◆ **What you will do**: Return all of the entries exactly, with nothing added or left out.
-- Begin Data for processing --
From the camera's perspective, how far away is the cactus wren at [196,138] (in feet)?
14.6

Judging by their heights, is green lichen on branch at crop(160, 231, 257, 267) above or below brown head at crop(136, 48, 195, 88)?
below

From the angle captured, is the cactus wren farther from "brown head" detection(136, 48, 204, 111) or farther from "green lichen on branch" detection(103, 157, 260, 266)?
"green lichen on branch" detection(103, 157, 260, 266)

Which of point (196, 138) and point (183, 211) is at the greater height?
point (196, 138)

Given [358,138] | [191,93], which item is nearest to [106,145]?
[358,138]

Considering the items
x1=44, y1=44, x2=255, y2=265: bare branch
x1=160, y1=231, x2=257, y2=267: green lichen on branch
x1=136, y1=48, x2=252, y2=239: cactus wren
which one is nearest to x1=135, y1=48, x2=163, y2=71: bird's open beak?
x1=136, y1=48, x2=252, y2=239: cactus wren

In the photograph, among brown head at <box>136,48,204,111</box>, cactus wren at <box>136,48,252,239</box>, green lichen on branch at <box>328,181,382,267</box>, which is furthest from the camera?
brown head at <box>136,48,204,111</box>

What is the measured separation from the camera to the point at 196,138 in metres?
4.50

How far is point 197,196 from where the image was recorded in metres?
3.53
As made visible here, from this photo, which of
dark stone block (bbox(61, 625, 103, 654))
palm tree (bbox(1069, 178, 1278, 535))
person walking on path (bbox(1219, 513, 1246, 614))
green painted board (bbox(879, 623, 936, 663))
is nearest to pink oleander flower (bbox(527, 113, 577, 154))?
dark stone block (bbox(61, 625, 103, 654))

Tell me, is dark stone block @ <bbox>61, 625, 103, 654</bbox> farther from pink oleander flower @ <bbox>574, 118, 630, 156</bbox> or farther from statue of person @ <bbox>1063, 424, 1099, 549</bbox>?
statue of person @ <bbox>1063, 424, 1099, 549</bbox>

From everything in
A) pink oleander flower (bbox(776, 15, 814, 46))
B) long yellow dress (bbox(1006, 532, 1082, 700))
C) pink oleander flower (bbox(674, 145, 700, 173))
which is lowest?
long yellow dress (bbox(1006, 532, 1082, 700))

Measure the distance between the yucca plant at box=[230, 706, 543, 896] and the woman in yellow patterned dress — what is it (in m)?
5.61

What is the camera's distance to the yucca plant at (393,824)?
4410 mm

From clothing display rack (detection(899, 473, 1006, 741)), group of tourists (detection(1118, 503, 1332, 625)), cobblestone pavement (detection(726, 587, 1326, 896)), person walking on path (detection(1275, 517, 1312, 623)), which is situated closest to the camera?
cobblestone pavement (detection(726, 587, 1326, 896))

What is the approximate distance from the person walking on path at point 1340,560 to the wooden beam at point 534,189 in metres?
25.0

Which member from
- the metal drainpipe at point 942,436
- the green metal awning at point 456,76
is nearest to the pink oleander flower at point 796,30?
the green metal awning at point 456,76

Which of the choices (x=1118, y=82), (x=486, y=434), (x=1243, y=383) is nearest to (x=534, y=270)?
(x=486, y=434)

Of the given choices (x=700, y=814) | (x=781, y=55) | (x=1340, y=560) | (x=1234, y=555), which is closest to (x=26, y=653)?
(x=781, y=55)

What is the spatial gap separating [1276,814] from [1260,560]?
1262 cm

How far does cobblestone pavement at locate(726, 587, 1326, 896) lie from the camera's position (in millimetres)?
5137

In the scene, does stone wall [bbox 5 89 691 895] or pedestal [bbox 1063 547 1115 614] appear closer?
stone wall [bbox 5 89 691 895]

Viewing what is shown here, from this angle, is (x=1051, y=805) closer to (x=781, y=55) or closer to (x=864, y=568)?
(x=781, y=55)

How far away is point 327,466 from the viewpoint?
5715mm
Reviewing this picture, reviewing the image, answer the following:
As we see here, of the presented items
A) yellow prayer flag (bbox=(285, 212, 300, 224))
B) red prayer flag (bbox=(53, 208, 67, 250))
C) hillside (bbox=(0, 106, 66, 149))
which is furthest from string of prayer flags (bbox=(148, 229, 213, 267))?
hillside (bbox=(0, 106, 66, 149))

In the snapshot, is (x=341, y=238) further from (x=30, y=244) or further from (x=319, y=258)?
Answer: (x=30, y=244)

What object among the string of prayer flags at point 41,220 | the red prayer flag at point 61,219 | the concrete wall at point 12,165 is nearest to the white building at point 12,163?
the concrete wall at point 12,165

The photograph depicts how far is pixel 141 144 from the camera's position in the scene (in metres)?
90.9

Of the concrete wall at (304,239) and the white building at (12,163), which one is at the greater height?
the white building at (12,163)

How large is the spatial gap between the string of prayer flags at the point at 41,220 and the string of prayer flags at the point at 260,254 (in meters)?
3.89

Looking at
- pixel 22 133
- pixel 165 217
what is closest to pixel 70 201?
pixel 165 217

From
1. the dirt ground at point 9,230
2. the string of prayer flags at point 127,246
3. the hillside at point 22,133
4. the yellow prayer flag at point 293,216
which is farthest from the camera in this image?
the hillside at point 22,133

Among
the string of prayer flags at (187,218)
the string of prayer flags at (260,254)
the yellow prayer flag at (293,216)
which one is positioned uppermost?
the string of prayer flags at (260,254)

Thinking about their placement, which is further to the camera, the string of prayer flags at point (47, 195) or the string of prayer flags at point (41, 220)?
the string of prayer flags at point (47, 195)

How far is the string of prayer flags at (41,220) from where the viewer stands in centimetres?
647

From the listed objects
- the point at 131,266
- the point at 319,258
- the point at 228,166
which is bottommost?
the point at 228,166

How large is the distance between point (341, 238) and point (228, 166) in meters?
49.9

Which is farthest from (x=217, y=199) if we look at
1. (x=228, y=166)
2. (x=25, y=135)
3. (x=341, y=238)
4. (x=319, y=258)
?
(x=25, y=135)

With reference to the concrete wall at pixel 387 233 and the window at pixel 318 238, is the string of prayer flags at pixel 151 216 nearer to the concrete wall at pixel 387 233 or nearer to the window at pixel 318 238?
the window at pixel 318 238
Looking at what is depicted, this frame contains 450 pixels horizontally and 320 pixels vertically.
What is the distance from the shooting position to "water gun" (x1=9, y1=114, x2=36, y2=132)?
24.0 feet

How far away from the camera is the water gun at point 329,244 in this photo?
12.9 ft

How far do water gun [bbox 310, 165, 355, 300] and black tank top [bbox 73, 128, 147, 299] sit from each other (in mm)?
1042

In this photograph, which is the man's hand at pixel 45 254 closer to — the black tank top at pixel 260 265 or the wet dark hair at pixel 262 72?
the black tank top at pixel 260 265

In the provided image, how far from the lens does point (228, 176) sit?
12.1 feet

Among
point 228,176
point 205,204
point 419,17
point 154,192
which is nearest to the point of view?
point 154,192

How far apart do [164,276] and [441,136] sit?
-- End Data for processing --
◆ **Correct answer**:
From the camera's perspective, how far away is the cactus wren at [196,138] (in feet)?
14.6

Judging by their heights, is green lichen on branch at crop(160, 231, 257, 267) above or below brown head at crop(136, 48, 195, 88)?
below

From the angle captured, is the cactus wren farther from "brown head" detection(136, 48, 204, 111) or farther from "green lichen on branch" detection(103, 157, 260, 266)?
"green lichen on branch" detection(103, 157, 260, 266)

Which of point (196, 138) and point (183, 211) is at the greater height?
point (196, 138)

Given [358,138] | [191,93], which item is nearest to [106,145]?
[358,138]

Considering the items
x1=44, y1=44, x2=255, y2=265: bare branch
x1=160, y1=231, x2=257, y2=267: green lichen on branch
x1=136, y1=48, x2=252, y2=239: cactus wren
which one is nearest to x1=135, y1=48, x2=163, y2=71: bird's open beak?
x1=136, y1=48, x2=252, y2=239: cactus wren

In the photograph, among brown head at <box>136,48,204,111</box>, cactus wren at <box>136,48,252,239</box>, green lichen on branch at <box>328,181,382,267</box>, which is furthest from the camera?
brown head at <box>136,48,204,111</box>

What is the measured separation from the camera to the point at 196,138 in metres?
4.50

How far is point 197,196 from where the image was recorded in metres?
3.53
As made visible here, from this photo, which of
dark stone block (bbox(61, 625, 103, 654))
palm tree (bbox(1069, 178, 1278, 535))
person walking on path (bbox(1219, 513, 1246, 614))
green painted board (bbox(879, 623, 936, 663))
is nearest to pink oleander flower (bbox(527, 113, 577, 154))?
dark stone block (bbox(61, 625, 103, 654))

Tell me, is dark stone block @ <bbox>61, 625, 103, 654</bbox> farther from pink oleander flower @ <bbox>574, 118, 630, 156</bbox> or farther from statue of person @ <bbox>1063, 424, 1099, 549</bbox>?
statue of person @ <bbox>1063, 424, 1099, 549</bbox>

From everything in
A) pink oleander flower (bbox(776, 15, 814, 46))
B) long yellow dress (bbox(1006, 532, 1082, 700))
C) pink oleander flower (bbox(674, 145, 700, 173))
which is lowest?
long yellow dress (bbox(1006, 532, 1082, 700))

Measure the distance between the yucca plant at box=[230, 706, 543, 896] and the woman in yellow patterned dress — what is it (in m)?
5.61

What is the camera's distance to the yucca plant at (393,824)?
4410 mm

From clothing display rack (detection(899, 473, 1006, 741)), group of tourists (detection(1118, 503, 1332, 625)), cobblestone pavement (detection(726, 587, 1326, 896)), person walking on path (detection(1275, 517, 1312, 623)), which is situated closest to the camera?
cobblestone pavement (detection(726, 587, 1326, 896))

What is the approximate distance from the person walking on path at point 1340,560 to the wooden beam at point 534,189 in metres?
25.0

Which member from
- the metal drainpipe at point 942,436
- the green metal awning at point 456,76
is nearest to the pink oleander flower at point 796,30?
the green metal awning at point 456,76

Which of the choices (x=1118, y=82), (x=486, y=434), (x=1243, y=383) is nearest to (x=534, y=270)?
(x=486, y=434)

Of the given choices (x=700, y=814) | (x=781, y=55) | (x=1340, y=560) | (x=1234, y=555), which is closest to (x=26, y=653)?
(x=781, y=55)

What is the spatial gap separating [1276,814] from [1260,560]?
1262 cm

How far does cobblestone pavement at locate(726, 587, 1326, 896) lie from the camera's position (in millimetres)?
5137

In the scene, does stone wall [bbox 5 89 691 895] or pedestal [bbox 1063 547 1115 614] appear closer?
stone wall [bbox 5 89 691 895]

Viewing what is shown here, from this angle, is (x=1051, y=805) closer to (x=781, y=55) or closer to (x=864, y=568)?
(x=781, y=55)

How far away is point 327,466 from the viewpoint?
5715mm
Reviewing this picture, reviewing the image, answer the following:
As we see here, of the presented items
A) yellow prayer flag (bbox=(285, 212, 300, 224))
B) red prayer flag (bbox=(53, 208, 67, 250))
C) hillside (bbox=(0, 106, 66, 149))
which is furthest from string of prayer flags (bbox=(148, 229, 213, 267))?
hillside (bbox=(0, 106, 66, 149))

In the snapshot, is (x=341, y=238) further from (x=30, y=244) or further from (x=319, y=258)?
Answer: (x=30, y=244)

What object among the string of prayer flags at point 41,220 | the red prayer flag at point 61,219 | the concrete wall at point 12,165 is nearest to the white building at point 12,163?
the concrete wall at point 12,165

The photograph depicts how far is pixel 141 144 from the camera's position in the scene (in metres)?
90.9

Of the concrete wall at (304,239) and the white building at (12,163), which one is at the greater height?
the white building at (12,163)

How large is the spatial gap between the string of prayer flags at the point at 41,220 and the string of prayer flags at the point at 260,254 (in meters)?
3.89

Looking at
- pixel 22 133
- pixel 165 217
what is closest to pixel 70 201?
pixel 165 217

From
1. the dirt ground at point 9,230
2. the string of prayer flags at point 127,246
3. the hillside at point 22,133
4. the yellow prayer flag at point 293,216
which is farthest from the camera in this image?
the hillside at point 22,133

Among
the string of prayer flags at (187,218)
the string of prayer flags at (260,254)
the yellow prayer flag at (293,216)
which one is positioned uppermost?
the string of prayer flags at (260,254)

Thinking about their placement, which is further to the camera, the string of prayer flags at point (47, 195) or the string of prayer flags at point (41, 220)?
the string of prayer flags at point (47, 195)

How far is the string of prayer flags at (41,220) from where the viewer stands in centimetres?
647

From the listed objects
- the point at 131,266
- the point at 319,258
- the point at 228,166
which is bottommost?
the point at 228,166

How large is the distance between point (341, 238) and point (228, 166) in meters?
49.9

Which is farthest from (x=217, y=199) if we look at
1. (x=228, y=166)
2. (x=25, y=135)
3. (x=341, y=238)
4. (x=319, y=258)
?
(x=25, y=135)

With reference to the concrete wall at pixel 387 233 and the window at pixel 318 238, is the string of prayer flags at pixel 151 216 nearer to the concrete wall at pixel 387 233 or nearer to the window at pixel 318 238?
the window at pixel 318 238
Looking at what is depicted, this frame contains 450 pixels horizontally and 320 pixels vertically.
What is the distance from the shooting position to "water gun" (x1=9, y1=114, x2=36, y2=132)?
24.0 feet

How far away from the camera is the water gun at point 329,244 in this photo?
12.9 ft

How far do water gun [bbox 310, 165, 355, 300] and black tank top [bbox 73, 128, 147, 299] sit from each other (in mm)?
1042

In this photograph, which is the man's hand at pixel 45 254 closer to — the black tank top at pixel 260 265 or the wet dark hair at pixel 262 72?
the black tank top at pixel 260 265

In the provided image, how far from the lens does point (228, 176) sit?
12.1 feet

Among
point 228,176
point 205,204
point 419,17
point 154,192
which is nearest to the point of view?
point 154,192

How far apart do [164,276] and [441,136] sit?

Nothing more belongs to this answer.